The memorial to the people who died in the sinking of the SIEV X in 2001 has been erected again, for six weeks in Weston Park in Canberra.
The location iof the memorial is on a long finger of parkland fringed by the lake. Each person who died when the SIEV X went down is represented by a pole with artwork, a label of the name of the person, where known (AFP are still not releasing the names of some of the victims), and the name of the group who provided the artwork.
I went out there this morning with my wife who had been present and deeply moved on the previous occasion when this memorial had been erected.
To walk along the line of the poles up the hill from the lake's edge, reading the names on the memorial and responding to the artwork on each pole was a profoundly moving experience. I was reduced to tears.
The background of tall gums, the cheerful call of crimson rosellas and the imposing presence of Black Mountain provided a reflective and respectful setting to remember the deaths of these asylum seekers. Leaving aside the question as to whether political considerations made the difference between living or dying for the people on this boat (noting that the event took place in the run up to a Federal election in 2001 that gave us the Tampa and the 'children overboard' affair), something happened for me as I walked from pole to pole.

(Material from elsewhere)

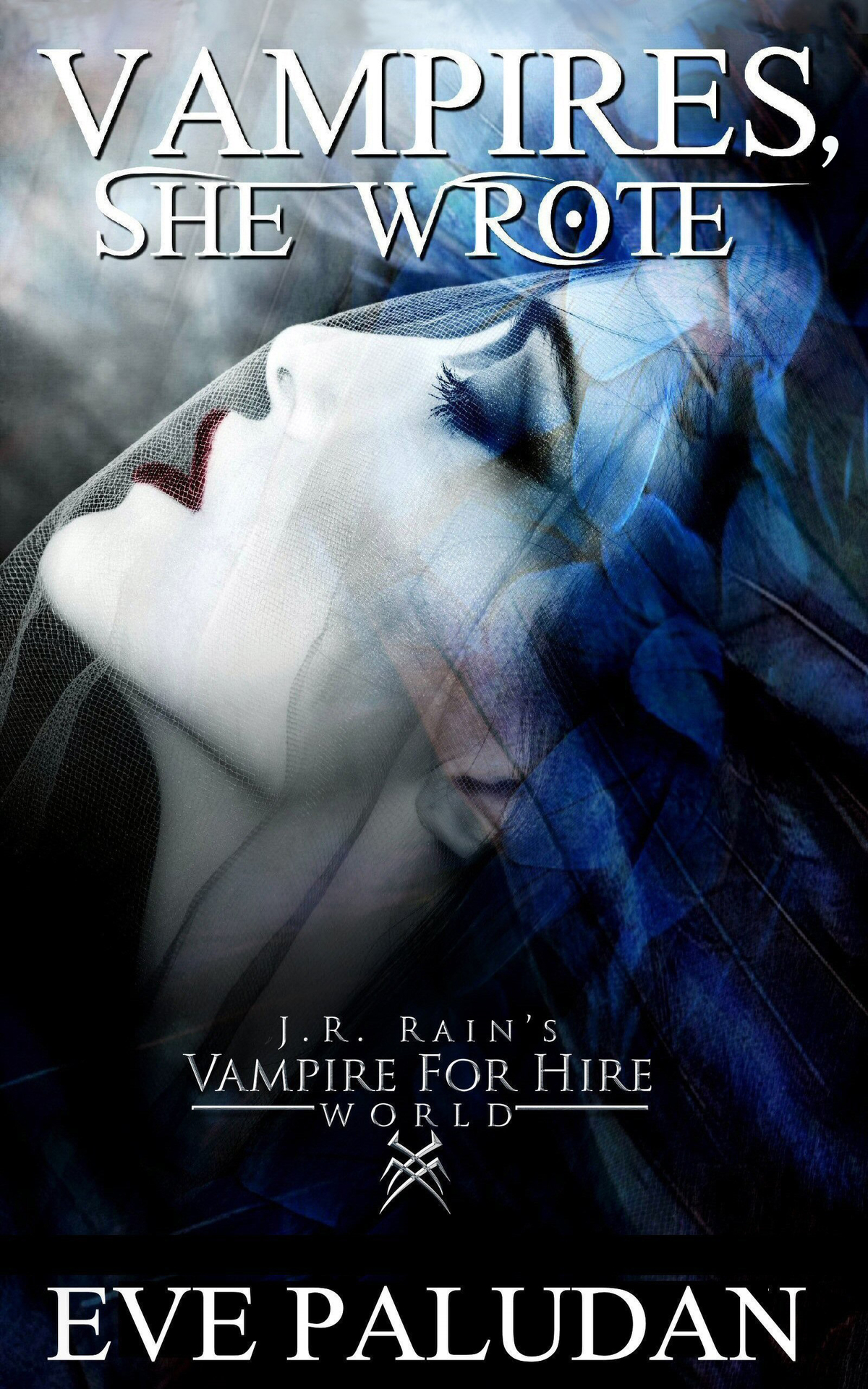 Vampires She Wrote Jr Rains Vampire For Hire World Book 5 Paludan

I was struck by the reality of each pole as an acknowledgement by Australians of shared humanity and a willingness to join in the act of grieving and of giving these people the dignity of being remembered, through the works of art that were carefully and lovingly prepared by children in schools,students in university colleges, by church communities and community groups families and neighbourhoods across the country.

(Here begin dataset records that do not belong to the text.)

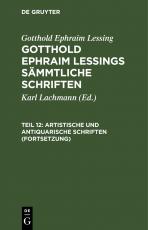 Cover-Bild Gotthold Ephraim Lessing: Gotthold Ephraim Lessings Sämmtliche Schriften / Artistische und antiquarische Schriften (Fortsetzung)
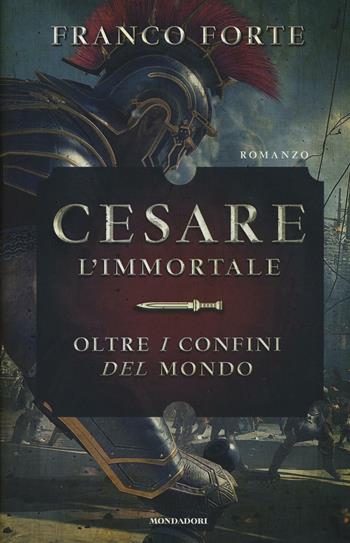 Cesare l'immortale. Oltre i confini del mondo - Franco Forte - Libro Mondadori 2016, Omnibus | Libraccio.it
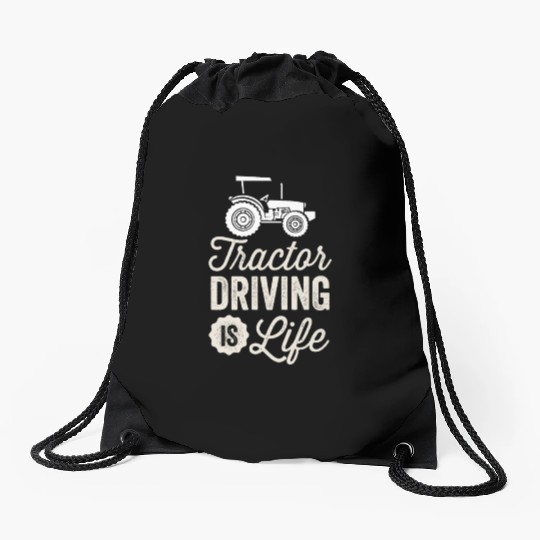 Tractor Driving Is Life Farm Farmer Ranch Farmers Drawstring Bags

In a world of abstractions for which we are called to struggle, democracy, australian values and of which we are called to be afraid such as terrorism, 'boat people" and given the overwhelming large numbers of people suffering from poverty, terror and violence, whether at the hands of non-state actors, or states, those officially authorised to kill, there was here a moment of naming and acknowledging the reality of individual human beings.
The quality of attention that was paid by the peopel who prepared these poles was astonishing in the diversity of style and the care paid to the paintings and mosaics.
One pole in particular caught the attention of both my wife and myself. Included in the painting was the following proverb:
"How do we know when it is dawn?
When we have enough light to recognise
in the face of a stranger ... that of our sister."
Indeed.
That proverb seems an appropriate summary of what the memorial was all about.
Those who designed this memorial and those who painted the poles had enough light to recognise, in a time of public and political darkness and moral confusion, that in the face of these strangers there were the faces of our brothers and sisters.
1 comment:
Thanks for the reminder Doug. Long may we remember.